The relationship between giving something one more use, or a whole new beautiful life, and the rustic, moldable nature of concrete resulted in funky, one-of-a-kind, eco-friendly home goods, and was the beginning of piinkrete.
"Ooooooh! That's a good box!"
- Jenny, After a Delivery
Each piece is designed, poured, sanded, and finished by me. The most fulfilling creative challenge is re-envisioning trash and repurposing reclaimed materials. Whether it's how the piece is molded or what is mixed in the aggregate*, I try to be mindful of the materials I use and the waste I create.
This special transformation means every piece is one-of-a-kind.

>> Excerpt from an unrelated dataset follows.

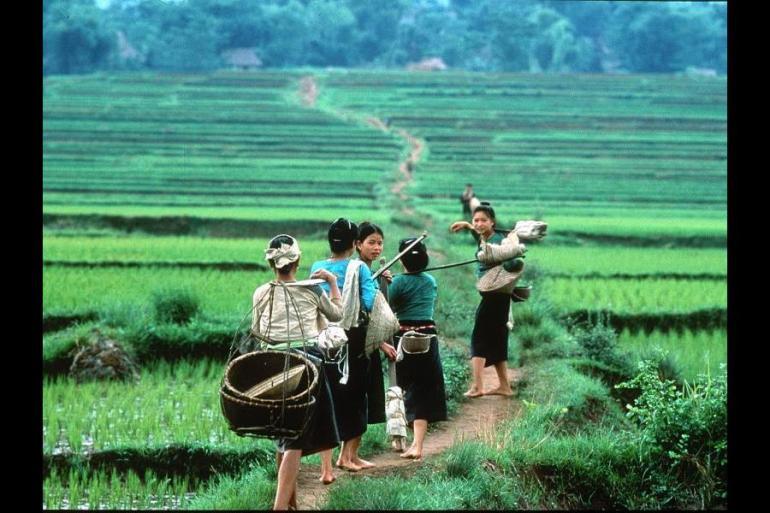 Family Vietnam Encompassed  tour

Some molds are silicone or plastic, which I can use over and over. For more custom shapes, I use cardboard boxes or I will model and 3D print one, depending on the complexity of the shape. The 3D-printed molds can be used several times, but once they break down, the plastic is cut up and added in the aggregate for new pieces. As well as those failed 3D prints (aka. spaghetti monsters), they are cut up and used in the aggregate, too.
The cement gets mixed with aggregate, which uses a combination of sand, stones, and recycled materials, like glass or plastic. The cement globs onto the aggregate during the chemical process, which then turns into concrete.
The Finishing Touches
After setting for several days, the final pieces are sanded down to highlight the raw nature of the concrete and to expose the aggregate, which gives it a terrazzo or confetti look. Because each piece is handmade, there will be imperfections, it’s also the nature of the medium as well as an effort to use each piece poured to cut down on waste.